Document Type

Article

Publication Date

11-13-2012

Abstract

Just as the firm has long served as the foundational molecule of the U.S. capitalist economy, theories of the firm have for more than a century dominated legal and economic discourse. Ever since Ronald Coase published The Nature of the Firm in 1937 and asked why firms should exist in an efficient market, classicists and neoclassicists have competed to develop theories — predominantly managerialist and contractual — that best explain the structure and behavior of business organizations.

The investment fund, by contrast, has languished at the margins of corporate theory, relegated as simply a minor, if somewhat curious, example of the firm. But as the flow of assets into funds has swollen dramatically in recent years, so too has the relevance of the question whether funds are, in fact, best considered a subspecies of the firm or instead ought to be evaluated as independent phenomena.

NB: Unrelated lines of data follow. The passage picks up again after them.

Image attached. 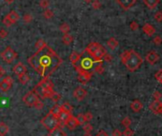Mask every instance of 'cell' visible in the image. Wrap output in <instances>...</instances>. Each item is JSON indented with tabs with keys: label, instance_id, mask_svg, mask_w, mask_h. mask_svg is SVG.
I'll use <instances>...</instances> for the list:
<instances>
[{
	"label": "cell",
	"instance_id": "55",
	"mask_svg": "<svg viewBox=\"0 0 162 136\" xmlns=\"http://www.w3.org/2000/svg\"><path fill=\"white\" fill-rule=\"evenodd\" d=\"M47 136H48V135H47Z\"/></svg>",
	"mask_w": 162,
	"mask_h": 136
},
{
	"label": "cell",
	"instance_id": "54",
	"mask_svg": "<svg viewBox=\"0 0 162 136\" xmlns=\"http://www.w3.org/2000/svg\"><path fill=\"white\" fill-rule=\"evenodd\" d=\"M84 1L87 2V3H92V2L93 1V0H84Z\"/></svg>",
	"mask_w": 162,
	"mask_h": 136
},
{
	"label": "cell",
	"instance_id": "3",
	"mask_svg": "<svg viewBox=\"0 0 162 136\" xmlns=\"http://www.w3.org/2000/svg\"><path fill=\"white\" fill-rule=\"evenodd\" d=\"M121 62L125 65L127 70L129 72H135L136 70L139 69L143 63L142 57L140 56L138 52H136L133 49L123 51L120 55Z\"/></svg>",
	"mask_w": 162,
	"mask_h": 136
},
{
	"label": "cell",
	"instance_id": "15",
	"mask_svg": "<svg viewBox=\"0 0 162 136\" xmlns=\"http://www.w3.org/2000/svg\"><path fill=\"white\" fill-rule=\"evenodd\" d=\"M71 115H73V114L70 113V112H67V111H64V110H61L60 111V113H59L58 115H57V119H58V121L60 122L62 128H63L64 125H65V123H66L68 120H69V118H70Z\"/></svg>",
	"mask_w": 162,
	"mask_h": 136
},
{
	"label": "cell",
	"instance_id": "34",
	"mask_svg": "<svg viewBox=\"0 0 162 136\" xmlns=\"http://www.w3.org/2000/svg\"><path fill=\"white\" fill-rule=\"evenodd\" d=\"M3 24H4L6 27H11V26H12V25H14V23L12 22V21L10 19V18H9L8 15H6V16L4 17V19H3Z\"/></svg>",
	"mask_w": 162,
	"mask_h": 136
},
{
	"label": "cell",
	"instance_id": "21",
	"mask_svg": "<svg viewBox=\"0 0 162 136\" xmlns=\"http://www.w3.org/2000/svg\"><path fill=\"white\" fill-rule=\"evenodd\" d=\"M107 46L109 49H111L112 51H114V49H116L118 47V41L114 38V37H111V38L107 41Z\"/></svg>",
	"mask_w": 162,
	"mask_h": 136
},
{
	"label": "cell",
	"instance_id": "43",
	"mask_svg": "<svg viewBox=\"0 0 162 136\" xmlns=\"http://www.w3.org/2000/svg\"><path fill=\"white\" fill-rule=\"evenodd\" d=\"M152 97H154L155 100H160L161 97H162V94L160 93L159 91H155L154 92V94H152Z\"/></svg>",
	"mask_w": 162,
	"mask_h": 136
},
{
	"label": "cell",
	"instance_id": "26",
	"mask_svg": "<svg viewBox=\"0 0 162 136\" xmlns=\"http://www.w3.org/2000/svg\"><path fill=\"white\" fill-rule=\"evenodd\" d=\"M61 106H58V105H54V107L52 108L51 110H50V113H52V114H54V116H56L59 113H60V111H61Z\"/></svg>",
	"mask_w": 162,
	"mask_h": 136
},
{
	"label": "cell",
	"instance_id": "20",
	"mask_svg": "<svg viewBox=\"0 0 162 136\" xmlns=\"http://www.w3.org/2000/svg\"><path fill=\"white\" fill-rule=\"evenodd\" d=\"M9 131H10V128L6 123L0 122V136H6Z\"/></svg>",
	"mask_w": 162,
	"mask_h": 136
},
{
	"label": "cell",
	"instance_id": "40",
	"mask_svg": "<svg viewBox=\"0 0 162 136\" xmlns=\"http://www.w3.org/2000/svg\"><path fill=\"white\" fill-rule=\"evenodd\" d=\"M39 5H40V7L43 8V9H48L49 5H50V2H49V0H41L39 3Z\"/></svg>",
	"mask_w": 162,
	"mask_h": 136
},
{
	"label": "cell",
	"instance_id": "1",
	"mask_svg": "<svg viewBox=\"0 0 162 136\" xmlns=\"http://www.w3.org/2000/svg\"><path fill=\"white\" fill-rule=\"evenodd\" d=\"M62 58L48 45L36 49V52L28 58V63L42 78H49L62 64Z\"/></svg>",
	"mask_w": 162,
	"mask_h": 136
},
{
	"label": "cell",
	"instance_id": "6",
	"mask_svg": "<svg viewBox=\"0 0 162 136\" xmlns=\"http://www.w3.org/2000/svg\"><path fill=\"white\" fill-rule=\"evenodd\" d=\"M40 123H41V125L44 127L45 129H48L49 131L56 128H62L61 124L58 121L57 117L50 112L40 120Z\"/></svg>",
	"mask_w": 162,
	"mask_h": 136
},
{
	"label": "cell",
	"instance_id": "23",
	"mask_svg": "<svg viewBox=\"0 0 162 136\" xmlns=\"http://www.w3.org/2000/svg\"><path fill=\"white\" fill-rule=\"evenodd\" d=\"M8 16H9V18H10V19H11L14 23H15L16 21H18V20L20 19V15L18 14V12H16L15 11H12V12H9Z\"/></svg>",
	"mask_w": 162,
	"mask_h": 136
},
{
	"label": "cell",
	"instance_id": "29",
	"mask_svg": "<svg viewBox=\"0 0 162 136\" xmlns=\"http://www.w3.org/2000/svg\"><path fill=\"white\" fill-rule=\"evenodd\" d=\"M59 30H60V32L62 33H64V35H65V33H69L70 32L71 28H70V26L67 23H63L60 26V28H59Z\"/></svg>",
	"mask_w": 162,
	"mask_h": 136
},
{
	"label": "cell",
	"instance_id": "48",
	"mask_svg": "<svg viewBox=\"0 0 162 136\" xmlns=\"http://www.w3.org/2000/svg\"><path fill=\"white\" fill-rule=\"evenodd\" d=\"M112 136H122V132H121L119 129H114L113 133H112Z\"/></svg>",
	"mask_w": 162,
	"mask_h": 136
},
{
	"label": "cell",
	"instance_id": "7",
	"mask_svg": "<svg viewBox=\"0 0 162 136\" xmlns=\"http://www.w3.org/2000/svg\"><path fill=\"white\" fill-rule=\"evenodd\" d=\"M0 56H1V58L5 63L12 64V62L17 58V53H16V51H14L11 47L8 46V47L0 53Z\"/></svg>",
	"mask_w": 162,
	"mask_h": 136
},
{
	"label": "cell",
	"instance_id": "37",
	"mask_svg": "<svg viewBox=\"0 0 162 136\" xmlns=\"http://www.w3.org/2000/svg\"><path fill=\"white\" fill-rule=\"evenodd\" d=\"M93 129V126H92L90 123L84 124V127H83V131H84V132H92Z\"/></svg>",
	"mask_w": 162,
	"mask_h": 136
},
{
	"label": "cell",
	"instance_id": "11",
	"mask_svg": "<svg viewBox=\"0 0 162 136\" xmlns=\"http://www.w3.org/2000/svg\"><path fill=\"white\" fill-rule=\"evenodd\" d=\"M158 59H159V55L155 51H150L146 55V61L150 65H155L158 61Z\"/></svg>",
	"mask_w": 162,
	"mask_h": 136
},
{
	"label": "cell",
	"instance_id": "53",
	"mask_svg": "<svg viewBox=\"0 0 162 136\" xmlns=\"http://www.w3.org/2000/svg\"><path fill=\"white\" fill-rule=\"evenodd\" d=\"M83 136H93V135L91 134V132H84Z\"/></svg>",
	"mask_w": 162,
	"mask_h": 136
},
{
	"label": "cell",
	"instance_id": "13",
	"mask_svg": "<svg viewBox=\"0 0 162 136\" xmlns=\"http://www.w3.org/2000/svg\"><path fill=\"white\" fill-rule=\"evenodd\" d=\"M92 76H93L92 72H78L77 79H78V81L82 83V84H86V83H88L90 80H91Z\"/></svg>",
	"mask_w": 162,
	"mask_h": 136
},
{
	"label": "cell",
	"instance_id": "19",
	"mask_svg": "<svg viewBox=\"0 0 162 136\" xmlns=\"http://www.w3.org/2000/svg\"><path fill=\"white\" fill-rule=\"evenodd\" d=\"M66 132H65L62 128H56L54 129H52V131H49L48 136H66Z\"/></svg>",
	"mask_w": 162,
	"mask_h": 136
},
{
	"label": "cell",
	"instance_id": "27",
	"mask_svg": "<svg viewBox=\"0 0 162 136\" xmlns=\"http://www.w3.org/2000/svg\"><path fill=\"white\" fill-rule=\"evenodd\" d=\"M18 79H19V82H20L22 85H26L27 83L29 82L30 76L28 75L27 73H25V74H22V75H19V76H18Z\"/></svg>",
	"mask_w": 162,
	"mask_h": 136
},
{
	"label": "cell",
	"instance_id": "5",
	"mask_svg": "<svg viewBox=\"0 0 162 136\" xmlns=\"http://www.w3.org/2000/svg\"><path fill=\"white\" fill-rule=\"evenodd\" d=\"M22 101L27 106L33 107L37 110H42L43 107H44V104H43V102L41 101V99L37 96L33 91H29L28 93L25 94L22 98Z\"/></svg>",
	"mask_w": 162,
	"mask_h": 136
},
{
	"label": "cell",
	"instance_id": "36",
	"mask_svg": "<svg viewBox=\"0 0 162 136\" xmlns=\"http://www.w3.org/2000/svg\"><path fill=\"white\" fill-rule=\"evenodd\" d=\"M133 134H135V131H133V129H130V128H125L124 131L122 132L123 136H133Z\"/></svg>",
	"mask_w": 162,
	"mask_h": 136
},
{
	"label": "cell",
	"instance_id": "45",
	"mask_svg": "<svg viewBox=\"0 0 162 136\" xmlns=\"http://www.w3.org/2000/svg\"><path fill=\"white\" fill-rule=\"evenodd\" d=\"M84 115H85V118H86V120H87V122H90V121H91V120L93 119V114H92V112H90V111H89V112H86V113H84Z\"/></svg>",
	"mask_w": 162,
	"mask_h": 136
},
{
	"label": "cell",
	"instance_id": "28",
	"mask_svg": "<svg viewBox=\"0 0 162 136\" xmlns=\"http://www.w3.org/2000/svg\"><path fill=\"white\" fill-rule=\"evenodd\" d=\"M61 110H64V111H67V112L71 113V111H73L74 108L71 107V105L70 103H64L63 105H61Z\"/></svg>",
	"mask_w": 162,
	"mask_h": 136
},
{
	"label": "cell",
	"instance_id": "25",
	"mask_svg": "<svg viewBox=\"0 0 162 136\" xmlns=\"http://www.w3.org/2000/svg\"><path fill=\"white\" fill-rule=\"evenodd\" d=\"M62 41H63L64 44L70 45L71 43L74 41V36L71 35L70 33H65V35H63V37H62Z\"/></svg>",
	"mask_w": 162,
	"mask_h": 136
},
{
	"label": "cell",
	"instance_id": "16",
	"mask_svg": "<svg viewBox=\"0 0 162 136\" xmlns=\"http://www.w3.org/2000/svg\"><path fill=\"white\" fill-rule=\"evenodd\" d=\"M116 1L124 10H129L135 3V0H116Z\"/></svg>",
	"mask_w": 162,
	"mask_h": 136
},
{
	"label": "cell",
	"instance_id": "51",
	"mask_svg": "<svg viewBox=\"0 0 162 136\" xmlns=\"http://www.w3.org/2000/svg\"><path fill=\"white\" fill-rule=\"evenodd\" d=\"M5 72H5V69L2 66H0V78L5 75Z\"/></svg>",
	"mask_w": 162,
	"mask_h": 136
},
{
	"label": "cell",
	"instance_id": "47",
	"mask_svg": "<svg viewBox=\"0 0 162 136\" xmlns=\"http://www.w3.org/2000/svg\"><path fill=\"white\" fill-rule=\"evenodd\" d=\"M8 35V32H7V30H4V29H1L0 30V37L1 38H6Z\"/></svg>",
	"mask_w": 162,
	"mask_h": 136
},
{
	"label": "cell",
	"instance_id": "32",
	"mask_svg": "<svg viewBox=\"0 0 162 136\" xmlns=\"http://www.w3.org/2000/svg\"><path fill=\"white\" fill-rule=\"evenodd\" d=\"M76 118H77V120H78V122H79L80 125H84V124L88 123V122H87L86 118H85V115H84V113H79L78 115L76 116Z\"/></svg>",
	"mask_w": 162,
	"mask_h": 136
},
{
	"label": "cell",
	"instance_id": "50",
	"mask_svg": "<svg viewBox=\"0 0 162 136\" xmlns=\"http://www.w3.org/2000/svg\"><path fill=\"white\" fill-rule=\"evenodd\" d=\"M112 59H113V58H112V56L110 54H106L105 56H104V58H103V60H105V61H107V62H111L112 61Z\"/></svg>",
	"mask_w": 162,
	"mask_h": 136
},
{
	"label": "cell",
	"instance_id": "41",
	"mask_svg": "<svg viewBox=\"0 0 162 136\" xmlns=\"http://www.w3.org/2000/svg\"><path fill=\"white\" fill-rule=\"evenodd\" d=\"M92 5L95 10H98V9H100V7H101V3L99 2L98 0H93L92 2Z\"/></svg>",
	"mask_w": 162,
	"mask_h": 136
},
{
	"label": "cell",
	"instance_id": "4",
	"mask_svg": "<svg viewBox=\"0 0 162 136\" xmlns=\"http://www.w3.org/2000/svg\"><path fill=\"white\" fill-rule=\"evenodd\" d=\"M95 63V61L88 53L86 55H84V53H81L79 60L74 65V68H76V70L77 72H90L91 69H93V66Z\"/></svg>",
	"mask_w": 162,
	"mask_h": 136
},
{
	"label": "cell",
	"instance_id": "46",
	"mask_svg": "<svg viewBox=\"0 0 162 136\" xmlns=\"http://www.w3.org/2000/svg\"><path fill=\"white\" fill-rule=\"evenodd\" d=\"M154 43L155 45H160L162 43V38L160 36H155L154 38Z\"/></svg>",
	"mask_w": 162,
	"mask_h": 136
},
{
	"label": "cell",
	"instance_id": "14",
	"mask_svg": "<svg viewBox=\"0 0 162 136\" xmlns=\"http://www.w3.org/2000/svg\"><path fill=\"white\" fill-rule=\"evenodd\" d=\"M27 70H28L27 67L22 63H17L16 65H14V68H12V72H14V74H16L17 76L27 73Z\"/></svg>",
	"mask_w": 162,
	"mask_h": 136
},
{
	"label": "cell",
	"instance_id": "49",
	"mask_svg": "<svg viewBox=\"0 0 162 136\" xmlns=\"http://www.w3.org/2000/svg\"><path fill=\"white\" fill-rule=\"evenodd\" d=\"M95 136H109V134L105 131H103V129H101V131H99L97 133H96Z\"/></svg>",
	"mask_w": 162,
	"mask_h": 136
},
{
	"label": "cell",
	"instance_id": "31",
	"mask_svg": "<svg viewBox=\"0 0 162 136\" xmlns=\"http://www.w3.org/2000/svg\"><path fill=\"white\" fill-rule=\"evenodd\" d=\"M45 46H47V43L44 41V40H42V39L37 40L36 43H35V48H36V49H40L44 48Z\"/></svg>",
	"mask_w": 162,
	"mask_h": 136
},
{
	"label": "cell",
	"instance_id": "30",
	"mask_svg": "<svg viewBox=\"0 0 162 136\" xmlns=\"http://www.w3.org/2000/svg\"><path fill=\"white\" fill-rule=\"evenodd\" d=\"M121 125L123 127H125V128H130V126L132 125V120H131L129 117H125V118H123L122 121H121Z\"/></svg>",
	"mask_w": 162,
	"mask_h": 136
},
{
	"label": "cell",
	"instance_id": "8",
	"mask_svg": "<svg viewBox=\"0 0 162 136\" xmlns=\"http://www.w3.org/2000/svg\"><path fill=\"white\" fill-rule=\"evenodd\" d=\"M12 84H14V80H12V77L6 76L5 78L0 82V89L4 92L10 91L12 87Z\"/></svg>",
	"mask_w": 162,
	"mask_h": 136
},
{
	"label": "cell",
	"instance_id": "42",
	"mask_svg": "<svg viewBox=\"0 0 162 136\" xmlns=\"http://www.w3.org/2000/svg\"><path fill=\"white\" fill-rule=\"evenodd\" d=\"M155 19L157 21V22H161L162 21V12H155Z\"/></svg>",
	"mask_w": 162,
	"mask_h": 136
},
{
	"label": "cell",
	"instance_id": "39",
	"mask_svg": "<svg viewBox=\"0 0 162 136\" xmlns=\"http://www.w3.org/2000/svg\"><path fill=\"white\" fill-rule=\"evenodd\" d=\"M32 20H33V16L30 14H25L23 16V21L25 23H30V22H32Z\"/></svg>",
	"mask_w": 162,
	"mask_h": 136
},
{
	"label": "cell",
	"instance_id": "17",
	"mask_svg": "<svg viewBox=\"0 0 162 136\" xmlns=\"http://www.w3.org/2000/svg\"><path fill=\"white\" fill-rule=\"evenodd\" d=\"M130 107L133 111H135V112H139V111L142 110L143 104L139 100H137V99H135V100H133L132 103H131Z\"/></svg>",
	"mask_w": 162,
	"mask_h": 136
},
{
	"label": "cell",
	"instance_id": "10",
	"mask_svg": "<svg viewBox=\"0 0 162 136\" xmlns=\"http://www.w3.org/2000/svg\"><path fill=\"white\" fill-rule=\"evenodd\" d=\"M73 95L77 101H82L87 96V91L85 89H83L82 87H78L74 91Z\"/></svg>",
	"mask_w": 162,
	"mask_h": 136
},
{
	"label": "cell",
	"instance_id": "2",
	"mask_svg": "<svg viewBox=\"0 0 162 136\" xmlns=\"http://www.w3.org/2000/svg\"><path fill=\"white\" fill-rule=\"evenodd\" d=\"M33 91L40 99L50 98L54 102H57L60 99V95L54 91V84L49 78H42L41 81L33 88Z\"/></svg>",
	"mask_w": 162,
	"mask_h": 136
},
{
	"label": "cell",
	"instance_id": "24",
	"mask_svg": "<svg viewBox=\"0 0 162 136\" xmlns=\"http://www.w3.org/2000/svg\"><path fill=\"white\" fill-rule=\"evenodd\" d=\"M145 5L150 9H155L159 3V0H144Z\"/></svg>",
	"mask_w": 162,
	"mask_h": 136
},
{
	"label": "cell",
	"instance_id": "18",
	"mask_svg": "<svg viewBox=\"0 0 162 136\" xmlns=\"http://www.w3.org/2000/svg\"><path fill=\"white\" fill-rule=\"evenodd\" d=\"M142 30H143V32H145V35H147L148 36H152L155 33V29L154 28V26L149 23L145 24L144 26H143Z\"/></svg>",
	"mask_w": 162,
	"mask_h": 136
},
{
	"label": "cell",
	"instance_id": "9",
	"mask_svg": "<svg viewBox=\"0 0 162 136\" xmlns=\"http://www.w3.org/2000/svg\"><path fill=\"white\" fill-rule=\"evenodd\" d=\"M149 109L157 115L162 114V102H160V100L152 101L150 104V106H149Z\"/></svg>",
	"mask_w": 162,
	"mask_h": 136
},
{
	"label": "cell",
	"instance_id": "35",
	"mask_svg": "<svg viewBox=\"0 0 162 136\" xmlns=\"http://www.w3.org/2000/svg\"><path fill=\"white\" fill-rule=\"evenodd\" d=\"M43 14H44V17L47 18V19H51L54 16V12H52V11L50 10V9H45V12Z\"/></svg>",
	"mask_w": 162,
	"mask_h": 136
},
{
	"label": "cell",
	"instance_id": "52",
	"mask_svg": "<svg viewBox=\"0 0 162 136\" xmlns=\"http://www.w3.org/2000/svg\"><path fill=\"white\" fill-rule=\"evenodd\" d=\"M14 1V0H5V2L7 3V4H12Z\"/></svg>",
	"mask_w": 162,
	"mask_h": 136
},
{
	"label": "cell",
	"instance_id": "38",
	"mask_svg": "<svg viewBox=\"0 0 162 136\" xmlns=\"http://www.w3.org/2000/svg\"><path fill=\"white\" fill-rule=\"evenodd\" d=\"M155 79L157 80V82L162 84V70H157V72H155Z\"/></svg>",
	"mask_w": 162,
	"mask_h": 136
},
{
	"label": "cell",
	"instance_id": "22",
	"mask_svg": "<svg viewBox=\"0 0 162 136\" xmlns=\"http://www.w3.org/2000/svg\"><path fill=\"white\" fill-rule=\"evenodd\" d=\"M80 55H81V53H78V52H76V51L71 52V54L70 55V61H71V63L74 65V66L76 64V62L79 60Z\"/></svg>",
	"mask_w": 162,
	"mask_h": 136
},
{
	"label": "cell",
	"instance_id": "12",
	"mask_svg": "<svg viewBox=\"0 0 162 136\" xmlns=\"http://www.w3.org/2000/svg\"><path fill=\"white\" fill-rule=\"evenodd\" d=\"M64 126L67 127V128L69 129H71V131H74V129H76L77 127L80 126V124H79L78 120H77V118H76V116L71 115L70 118H69V120H68V121L65 123Z\"/></svg>",
	"mask_w": 162,
	"mask_h": 136
},
{
	"label": "cell",
	"instance_id": "44",
	"mask_svg": "<svg viewBox=\"0 0 162 136\" xmlns=\"http://www.w3.org/2000/svg\"><path fill=\"white\" fill-rule=\"evenodd\" d=\"M138 27H139L138 24L136 23V22H135V21L131 23V25H130V28H131V30H138Z\"/></svg>",
	"mask_w": 162,
	"mask_h": 136
},
{
	"label": "cell",
	"instance_id": "33",
	"mask_svg": "<svg viewBox=\"0 0 162 136\" xmlns=\"http://www.w3.org/2000/svg\"><path fill=\"white\" fill-rule=\"evenodd\" d=\"M95 72L99 73V74H101V73L104 72V68H103V66H102L101 62H99V63L95 67Z\"/></svg>",
	"mask_w": 162,
	"mask_h": 136
}]
</instances>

Part II of this Article discusses the shortcomings of the recent ruling in Janus Capital Group v. First Derivative Traders, taking particular exception with the remarkable formalism of the majority’s reasoning, which appears to ignore or misapprehend the actual operations of mutual funds. If operating companies follow the lead of investment funds and use Janus as a model for immunity against securities litigation, deterrence of financial fraud is likely to drop substantially. Part III considers the potentially deleterious implications of the Court’s fund jurisprudence and predicts that substantial mischief will flow from the decision should its lessons be taken advantage of in other sectors of the economy. Part IV considers the theoretical lens — the theory of the fund — that justices of the Supreme Court appear to use to examine investment funds, and it identifies mistaken assumptions and problems with that lens and its use in the pair of recent rulings in Janus and Jones v. Harris. This Article considers whether alternative theories of the firm might inform a more useful theory of the fund for both the judicial and legislative branches in the future.